SELECTED EXCERPT:
----------

We can point to numerous other examples, including the entirely unfounded concerns regarding vaccinations. The notion that MMR (measles, mumps, rubella) vaccination causes autism was based on a single, flawed study, long since refuted and its publication retracted. Seventeen much larger and properly controlled studies have proven otherwise. Nevertheless, the internet shouts unfounded warnings. Once again, celebrities, actors, activists, and politicians with no specific knowledge or training use their fame to promote a message that causes serious harm. Individuals who are neither physicians nor scientists, but often with a specific agenda, have outsized influence over our lives. They dispute scientific evidence without ever having studied it.1

Recognizing that it is impossible to prove “never”, scientists appropriately couch their statements in statistical terms, which may come across to the public as waffling. The nuanced voices of scientists often do not resonate with the public as much as the strident alarms sounded by people of fame, speaking in absolute terms.

Further, scientists are appropriately skeptical, as any individual scientist or study can be wrong. This is common and apt. Yet, science ultimately self-corrects. When a scientist gets it wrong, as happens, people sometimes vilify the entire, self-correcting scientific enterprise. We trust aeronautical science when we board an airplane; we trust the science buried within our cell phones; we trust mechanical engineering science when we cross a bridge; yet, many are uniquely skeptical of biological science.

----------

DATA EXTRACT:
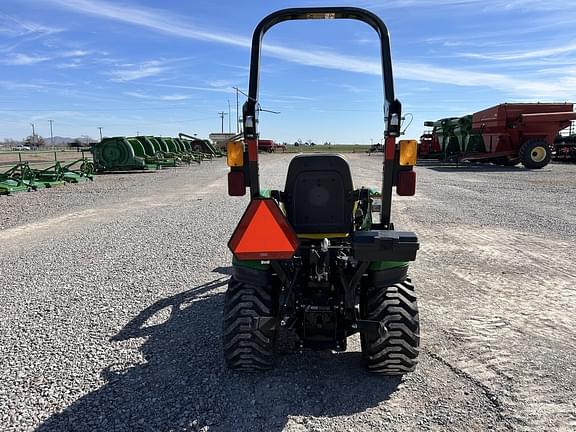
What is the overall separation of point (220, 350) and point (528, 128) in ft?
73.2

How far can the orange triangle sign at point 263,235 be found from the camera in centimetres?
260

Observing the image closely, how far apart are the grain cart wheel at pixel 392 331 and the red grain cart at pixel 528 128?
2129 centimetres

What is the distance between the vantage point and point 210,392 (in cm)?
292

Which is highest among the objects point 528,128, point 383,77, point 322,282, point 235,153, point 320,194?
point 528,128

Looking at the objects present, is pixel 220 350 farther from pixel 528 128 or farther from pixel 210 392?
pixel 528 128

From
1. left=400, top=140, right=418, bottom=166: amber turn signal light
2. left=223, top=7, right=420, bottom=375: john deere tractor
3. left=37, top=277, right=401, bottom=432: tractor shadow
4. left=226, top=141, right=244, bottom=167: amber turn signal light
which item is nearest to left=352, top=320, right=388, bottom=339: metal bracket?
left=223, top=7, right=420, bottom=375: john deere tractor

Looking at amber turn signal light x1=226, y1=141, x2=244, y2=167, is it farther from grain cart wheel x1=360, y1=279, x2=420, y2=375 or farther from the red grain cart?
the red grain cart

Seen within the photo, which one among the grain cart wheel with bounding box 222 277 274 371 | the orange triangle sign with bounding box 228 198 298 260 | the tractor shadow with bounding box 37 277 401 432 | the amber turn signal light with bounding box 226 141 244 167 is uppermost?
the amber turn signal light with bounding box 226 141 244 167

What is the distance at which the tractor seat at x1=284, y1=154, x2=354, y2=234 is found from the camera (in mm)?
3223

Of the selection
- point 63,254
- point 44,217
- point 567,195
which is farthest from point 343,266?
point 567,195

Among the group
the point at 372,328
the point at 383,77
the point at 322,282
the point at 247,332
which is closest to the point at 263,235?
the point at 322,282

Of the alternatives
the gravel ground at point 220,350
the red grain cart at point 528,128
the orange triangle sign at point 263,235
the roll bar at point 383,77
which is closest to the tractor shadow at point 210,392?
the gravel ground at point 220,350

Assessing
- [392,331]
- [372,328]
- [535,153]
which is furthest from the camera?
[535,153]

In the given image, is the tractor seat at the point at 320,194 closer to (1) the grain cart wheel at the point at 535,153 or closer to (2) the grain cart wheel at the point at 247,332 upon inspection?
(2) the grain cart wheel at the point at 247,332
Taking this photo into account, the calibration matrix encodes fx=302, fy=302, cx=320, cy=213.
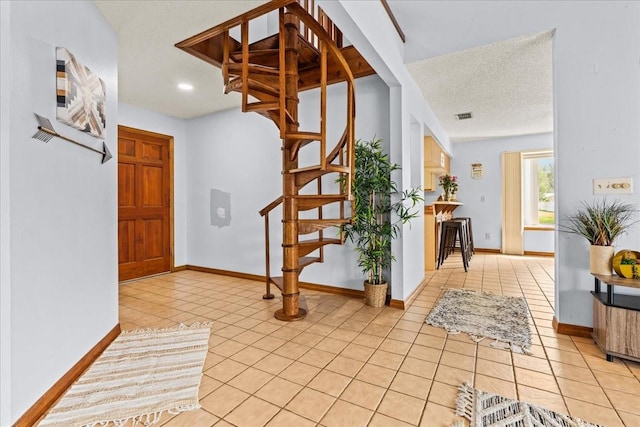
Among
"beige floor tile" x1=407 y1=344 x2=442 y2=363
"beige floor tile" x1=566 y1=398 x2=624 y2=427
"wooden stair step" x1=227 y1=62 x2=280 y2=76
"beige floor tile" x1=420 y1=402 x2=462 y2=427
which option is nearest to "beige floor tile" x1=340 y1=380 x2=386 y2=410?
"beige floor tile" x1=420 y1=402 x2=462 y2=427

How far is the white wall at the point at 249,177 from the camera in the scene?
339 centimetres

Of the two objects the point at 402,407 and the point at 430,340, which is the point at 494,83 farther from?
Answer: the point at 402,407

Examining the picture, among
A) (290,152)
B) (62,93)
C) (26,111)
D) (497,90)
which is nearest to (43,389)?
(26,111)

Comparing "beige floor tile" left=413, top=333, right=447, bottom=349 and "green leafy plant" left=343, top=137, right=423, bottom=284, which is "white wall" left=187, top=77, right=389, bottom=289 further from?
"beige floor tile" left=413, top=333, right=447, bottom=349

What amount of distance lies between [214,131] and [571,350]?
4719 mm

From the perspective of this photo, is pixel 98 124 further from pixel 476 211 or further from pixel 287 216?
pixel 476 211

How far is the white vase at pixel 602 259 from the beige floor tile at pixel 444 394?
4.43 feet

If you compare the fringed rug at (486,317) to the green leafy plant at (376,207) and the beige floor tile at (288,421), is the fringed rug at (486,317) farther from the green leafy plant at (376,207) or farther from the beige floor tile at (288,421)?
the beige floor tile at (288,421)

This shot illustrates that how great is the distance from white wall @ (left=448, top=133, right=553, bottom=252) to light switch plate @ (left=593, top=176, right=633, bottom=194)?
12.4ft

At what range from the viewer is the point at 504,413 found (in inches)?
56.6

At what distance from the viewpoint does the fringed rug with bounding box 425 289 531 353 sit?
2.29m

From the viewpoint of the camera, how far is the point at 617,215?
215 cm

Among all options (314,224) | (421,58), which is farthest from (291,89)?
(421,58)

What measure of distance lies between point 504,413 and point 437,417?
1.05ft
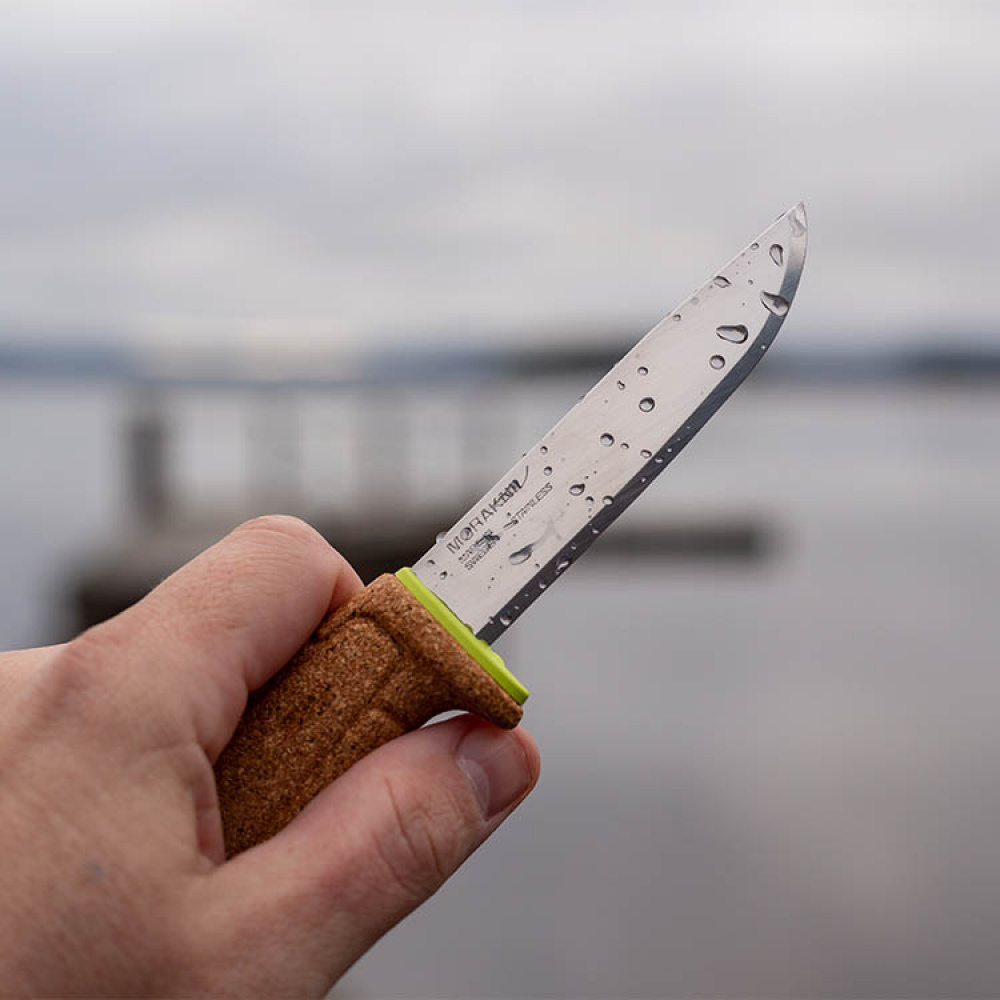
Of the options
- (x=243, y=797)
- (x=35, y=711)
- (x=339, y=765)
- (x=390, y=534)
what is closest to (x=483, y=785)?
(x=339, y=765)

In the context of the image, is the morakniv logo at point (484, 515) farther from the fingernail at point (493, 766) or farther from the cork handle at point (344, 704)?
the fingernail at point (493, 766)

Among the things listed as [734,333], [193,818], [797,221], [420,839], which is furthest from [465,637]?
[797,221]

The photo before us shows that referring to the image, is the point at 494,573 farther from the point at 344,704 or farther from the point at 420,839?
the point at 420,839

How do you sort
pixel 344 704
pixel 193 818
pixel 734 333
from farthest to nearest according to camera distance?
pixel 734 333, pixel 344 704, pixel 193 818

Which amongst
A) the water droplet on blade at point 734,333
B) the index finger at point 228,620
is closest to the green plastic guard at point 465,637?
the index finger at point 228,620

----------

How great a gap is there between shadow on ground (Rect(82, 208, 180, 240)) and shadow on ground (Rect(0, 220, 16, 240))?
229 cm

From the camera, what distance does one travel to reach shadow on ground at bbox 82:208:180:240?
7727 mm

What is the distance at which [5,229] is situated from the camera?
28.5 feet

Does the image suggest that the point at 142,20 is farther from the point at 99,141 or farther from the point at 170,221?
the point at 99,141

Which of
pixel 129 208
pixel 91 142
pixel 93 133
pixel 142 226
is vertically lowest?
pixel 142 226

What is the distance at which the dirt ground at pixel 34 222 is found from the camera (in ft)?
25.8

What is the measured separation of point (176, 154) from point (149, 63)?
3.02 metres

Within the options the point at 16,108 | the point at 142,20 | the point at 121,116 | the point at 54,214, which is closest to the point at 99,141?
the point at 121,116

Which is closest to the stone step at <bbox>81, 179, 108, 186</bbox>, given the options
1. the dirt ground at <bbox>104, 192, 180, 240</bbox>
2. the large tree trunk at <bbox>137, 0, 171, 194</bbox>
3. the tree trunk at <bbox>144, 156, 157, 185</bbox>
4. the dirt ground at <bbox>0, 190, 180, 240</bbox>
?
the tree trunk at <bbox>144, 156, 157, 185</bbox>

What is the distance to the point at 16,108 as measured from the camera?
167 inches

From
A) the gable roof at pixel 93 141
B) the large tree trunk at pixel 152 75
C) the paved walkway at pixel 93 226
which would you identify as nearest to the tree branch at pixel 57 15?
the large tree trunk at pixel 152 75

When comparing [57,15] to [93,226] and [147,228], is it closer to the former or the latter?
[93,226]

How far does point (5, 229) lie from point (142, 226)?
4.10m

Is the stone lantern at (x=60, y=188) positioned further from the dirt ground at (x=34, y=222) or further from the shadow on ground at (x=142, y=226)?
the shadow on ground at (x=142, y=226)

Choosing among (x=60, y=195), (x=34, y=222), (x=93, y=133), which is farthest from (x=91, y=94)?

----------

EXERCISE 1: Reproduce, word for word, everything in the passage on public distrust of science from "Further, scientists are" down to "of biological science.".
EXERCISE 2: In the passage on public distrust of science, how many much larger and properly controlled studies have shown that MMR vaccination does not cause autism?
EXERCISE 3: Extend the passage on public distrust of science, beginning right after its final sentence.

RESPONSE 1:
Further, scientists are appropriately skeptical, as any individual scientist or study can be wrong. This is common and apt. Yet, science ultimately self-corrects. When a scientist gets it wrong, as happens, people sometimes vilify the entire, self-correcting scientific enterprise. We trust aeronautical science when we board an airplane; we trust the science buried within our cell phones; we trust mechanical engineering science when we cross a bridge; yet, many are uniquely skeptical of biological science.

RESPONSE 2: Seventeen.

RESPONSE 3:
Sadly, we cannot exclude that some in the professions of science and medicine act based on motives driven by financial considerations; incomplete declarations of potential conflict of interest persist.2 Recent examples of dramatic price hikes for important medications have reinforced this notion. Indeed, many physicians have had conversations with patients who believe that our recommendations stem, at least in part, from the prospect of personal financial gain.

We, the editors-in-chief of the major cardiovascular scientific journals around the globe, sound the alarm that human lives are at stake. Pointing to the 2 examples elaborated above, people who decline to use a statin when recommended by their doctor, or parents who withhold vaccines from their children, put lives in harm’s way.

The media must do a better job. It is unacceptable to position false equivalents in these discussions, often done to foster debate and controversy. It is easy to find a rogue voice but inappropriate to suggest that voice carries the same weight as that emerging from mainstream science. [We can easily point to examples outside the medical domain, as well, such as climate change, evolution, nutraceuticals, and GMO foods where false equivalents are frequently posited.] Furthermore, recent evidence suggests that misinformation travels faster through social networks than truth.3 We must work to enhance science literacy in our world; one place to start is by doing a better job of teaching the scientific method in our schools so that the lay public is aware that science is accomplished in fits and starts, but in the end, gets it right.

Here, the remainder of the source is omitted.